President-elect Donald Trump has placed a heavy emphasis on the need to rebuild the nation’s infrastructure, a plan that conceivably could secure bipartisan support with the right approach.
However, as outlined in a new ITEP issue brief, paying for infrastructure investments is a divisive topic, and there are copious reasons that Trump’s plan should be met with a healthy dose of skepticism.
Mr. Trump’s advisors have suggested (PDF) that additional infrastructure funding could be generated by giving private investors a tax credit that would wipe out 82 percent of the up-front costs associated with building toll roads or other income-generating infrastructure projects. They claim that offering $137 billion in federal credits would spur $1 trillion in infrastructure investments, and that the economic growth created by those investments would ultimately make the plan “fully revenue neutral.”

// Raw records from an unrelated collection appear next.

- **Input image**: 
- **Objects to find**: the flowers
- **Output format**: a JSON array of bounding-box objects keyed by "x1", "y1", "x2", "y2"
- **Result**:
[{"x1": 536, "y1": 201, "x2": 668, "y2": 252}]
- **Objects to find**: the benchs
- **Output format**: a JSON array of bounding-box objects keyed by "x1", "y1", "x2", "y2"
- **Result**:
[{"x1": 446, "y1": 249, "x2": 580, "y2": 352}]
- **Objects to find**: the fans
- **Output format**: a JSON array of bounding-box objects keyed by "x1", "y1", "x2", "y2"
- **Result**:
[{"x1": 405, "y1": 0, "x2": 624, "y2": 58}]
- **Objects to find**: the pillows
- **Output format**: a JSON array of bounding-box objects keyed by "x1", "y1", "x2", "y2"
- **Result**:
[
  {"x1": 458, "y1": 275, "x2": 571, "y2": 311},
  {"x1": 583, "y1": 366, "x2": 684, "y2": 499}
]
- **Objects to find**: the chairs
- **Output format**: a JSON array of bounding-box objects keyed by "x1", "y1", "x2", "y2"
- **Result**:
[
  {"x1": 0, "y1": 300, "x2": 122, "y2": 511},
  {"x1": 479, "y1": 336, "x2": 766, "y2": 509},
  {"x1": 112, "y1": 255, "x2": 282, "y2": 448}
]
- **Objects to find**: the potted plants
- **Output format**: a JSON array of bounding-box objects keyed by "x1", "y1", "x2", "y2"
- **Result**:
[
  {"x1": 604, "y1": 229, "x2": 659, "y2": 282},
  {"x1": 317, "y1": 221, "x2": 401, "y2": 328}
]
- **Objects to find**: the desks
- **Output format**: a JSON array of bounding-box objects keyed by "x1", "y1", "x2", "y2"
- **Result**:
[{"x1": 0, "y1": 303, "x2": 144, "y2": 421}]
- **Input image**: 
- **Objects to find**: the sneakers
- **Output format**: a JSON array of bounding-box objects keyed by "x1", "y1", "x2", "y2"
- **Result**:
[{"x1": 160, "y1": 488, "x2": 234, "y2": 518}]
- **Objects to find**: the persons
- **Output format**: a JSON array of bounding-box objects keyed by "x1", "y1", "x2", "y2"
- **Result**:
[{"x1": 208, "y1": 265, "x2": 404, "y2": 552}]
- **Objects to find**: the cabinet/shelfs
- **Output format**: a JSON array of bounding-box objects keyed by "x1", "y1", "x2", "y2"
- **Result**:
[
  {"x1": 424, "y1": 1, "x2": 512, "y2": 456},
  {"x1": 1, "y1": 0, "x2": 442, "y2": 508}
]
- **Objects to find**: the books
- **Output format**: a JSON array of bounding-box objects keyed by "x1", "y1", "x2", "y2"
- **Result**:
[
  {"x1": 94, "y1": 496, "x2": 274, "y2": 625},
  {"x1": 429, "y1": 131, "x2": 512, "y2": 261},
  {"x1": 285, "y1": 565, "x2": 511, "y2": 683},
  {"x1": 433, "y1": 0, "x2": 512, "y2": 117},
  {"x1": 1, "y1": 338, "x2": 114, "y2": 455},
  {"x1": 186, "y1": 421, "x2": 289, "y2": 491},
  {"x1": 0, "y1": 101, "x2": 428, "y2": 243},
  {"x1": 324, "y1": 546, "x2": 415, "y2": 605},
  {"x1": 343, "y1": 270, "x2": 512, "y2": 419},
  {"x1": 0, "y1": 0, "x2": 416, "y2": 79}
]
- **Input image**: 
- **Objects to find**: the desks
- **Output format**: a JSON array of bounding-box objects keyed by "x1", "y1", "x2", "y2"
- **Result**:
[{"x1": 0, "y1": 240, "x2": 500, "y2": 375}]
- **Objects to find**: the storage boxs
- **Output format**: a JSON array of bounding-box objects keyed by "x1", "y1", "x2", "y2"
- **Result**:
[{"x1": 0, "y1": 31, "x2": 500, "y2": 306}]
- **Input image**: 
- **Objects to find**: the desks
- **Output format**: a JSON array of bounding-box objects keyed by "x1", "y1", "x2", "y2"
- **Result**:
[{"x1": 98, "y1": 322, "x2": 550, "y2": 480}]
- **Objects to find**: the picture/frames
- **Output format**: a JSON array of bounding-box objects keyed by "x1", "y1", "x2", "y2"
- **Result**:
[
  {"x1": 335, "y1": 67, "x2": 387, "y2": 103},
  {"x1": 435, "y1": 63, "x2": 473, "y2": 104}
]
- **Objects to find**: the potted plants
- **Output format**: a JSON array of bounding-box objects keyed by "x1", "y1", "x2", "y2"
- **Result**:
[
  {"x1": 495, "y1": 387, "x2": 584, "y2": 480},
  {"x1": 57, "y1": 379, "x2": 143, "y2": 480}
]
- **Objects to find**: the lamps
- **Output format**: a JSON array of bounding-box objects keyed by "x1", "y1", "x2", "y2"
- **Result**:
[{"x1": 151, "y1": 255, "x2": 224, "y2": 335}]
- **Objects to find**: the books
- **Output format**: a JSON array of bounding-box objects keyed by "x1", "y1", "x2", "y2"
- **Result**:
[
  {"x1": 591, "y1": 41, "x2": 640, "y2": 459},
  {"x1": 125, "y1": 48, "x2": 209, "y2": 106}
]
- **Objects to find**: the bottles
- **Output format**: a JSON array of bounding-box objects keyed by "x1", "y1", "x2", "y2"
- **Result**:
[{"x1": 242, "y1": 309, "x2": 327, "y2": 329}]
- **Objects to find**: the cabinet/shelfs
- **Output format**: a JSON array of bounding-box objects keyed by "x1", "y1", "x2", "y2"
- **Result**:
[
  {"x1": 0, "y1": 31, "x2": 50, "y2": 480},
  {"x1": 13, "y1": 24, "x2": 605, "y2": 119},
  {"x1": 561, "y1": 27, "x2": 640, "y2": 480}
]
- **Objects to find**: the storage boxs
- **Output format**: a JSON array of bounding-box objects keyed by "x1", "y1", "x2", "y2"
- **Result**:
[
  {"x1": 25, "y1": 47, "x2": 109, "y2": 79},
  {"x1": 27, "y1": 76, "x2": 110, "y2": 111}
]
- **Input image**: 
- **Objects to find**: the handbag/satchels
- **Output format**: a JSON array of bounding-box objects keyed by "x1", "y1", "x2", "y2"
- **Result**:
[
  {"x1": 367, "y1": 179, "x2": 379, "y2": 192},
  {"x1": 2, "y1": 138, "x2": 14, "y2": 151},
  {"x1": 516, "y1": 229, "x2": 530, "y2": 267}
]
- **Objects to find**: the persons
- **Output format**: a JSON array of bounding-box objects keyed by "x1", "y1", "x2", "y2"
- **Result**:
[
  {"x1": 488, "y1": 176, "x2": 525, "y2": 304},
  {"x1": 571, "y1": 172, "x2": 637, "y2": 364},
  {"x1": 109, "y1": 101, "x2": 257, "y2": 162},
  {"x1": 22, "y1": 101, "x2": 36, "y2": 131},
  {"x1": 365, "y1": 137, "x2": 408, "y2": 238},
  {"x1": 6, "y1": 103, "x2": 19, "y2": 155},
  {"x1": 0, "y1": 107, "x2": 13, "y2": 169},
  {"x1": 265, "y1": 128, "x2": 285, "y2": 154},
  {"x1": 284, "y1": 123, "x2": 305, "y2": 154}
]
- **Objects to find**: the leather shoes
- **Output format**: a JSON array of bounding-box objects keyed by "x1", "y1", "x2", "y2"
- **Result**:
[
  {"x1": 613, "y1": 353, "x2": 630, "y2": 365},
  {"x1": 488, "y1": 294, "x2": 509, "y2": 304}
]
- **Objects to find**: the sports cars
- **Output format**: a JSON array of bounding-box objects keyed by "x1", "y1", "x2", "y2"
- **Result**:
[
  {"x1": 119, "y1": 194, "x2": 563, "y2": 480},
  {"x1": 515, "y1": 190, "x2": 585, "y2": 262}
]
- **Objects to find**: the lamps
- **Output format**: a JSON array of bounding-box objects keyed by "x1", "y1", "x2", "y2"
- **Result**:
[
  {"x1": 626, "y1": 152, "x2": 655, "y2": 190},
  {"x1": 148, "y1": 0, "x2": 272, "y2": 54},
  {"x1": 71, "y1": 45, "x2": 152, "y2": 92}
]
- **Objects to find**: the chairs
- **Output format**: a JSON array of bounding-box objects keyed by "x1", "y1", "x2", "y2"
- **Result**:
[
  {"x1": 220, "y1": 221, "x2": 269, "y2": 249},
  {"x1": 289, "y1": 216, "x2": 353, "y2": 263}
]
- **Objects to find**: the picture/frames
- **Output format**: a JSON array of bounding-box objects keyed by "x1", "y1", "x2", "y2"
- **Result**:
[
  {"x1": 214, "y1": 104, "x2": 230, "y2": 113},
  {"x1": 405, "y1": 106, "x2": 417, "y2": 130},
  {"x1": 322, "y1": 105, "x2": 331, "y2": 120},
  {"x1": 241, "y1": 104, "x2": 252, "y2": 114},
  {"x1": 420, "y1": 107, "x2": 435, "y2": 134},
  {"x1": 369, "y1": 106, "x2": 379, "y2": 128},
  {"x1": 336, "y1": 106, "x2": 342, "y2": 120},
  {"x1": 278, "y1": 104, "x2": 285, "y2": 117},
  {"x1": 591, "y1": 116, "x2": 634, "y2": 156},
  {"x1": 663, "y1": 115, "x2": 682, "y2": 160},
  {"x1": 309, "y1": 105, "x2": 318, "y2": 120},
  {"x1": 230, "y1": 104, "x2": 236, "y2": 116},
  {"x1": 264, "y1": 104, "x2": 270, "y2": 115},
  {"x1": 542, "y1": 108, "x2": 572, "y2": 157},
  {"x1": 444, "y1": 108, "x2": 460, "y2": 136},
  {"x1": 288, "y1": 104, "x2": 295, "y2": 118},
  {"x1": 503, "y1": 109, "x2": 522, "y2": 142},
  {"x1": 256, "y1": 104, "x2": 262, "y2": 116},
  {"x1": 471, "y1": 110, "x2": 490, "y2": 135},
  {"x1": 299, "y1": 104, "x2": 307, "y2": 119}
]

This claim of revenue neutrality is based on unrealistic assumptions about the impact these credits would have on overall infrastructure investment. More importantly, Mr. Trump’s infrastructure proposal is a short-term approach to a long-term shortfall in our nation’s infrastructure revenues. It would also fail to fund many important infrastructure investments and would needlessly subsidize private investors for at least some projects that would have been undertaken even in the absence of this program. While expanded investments in infrastructure are clearly needed, this proposal is a deeply flawed approach to realizing that goal.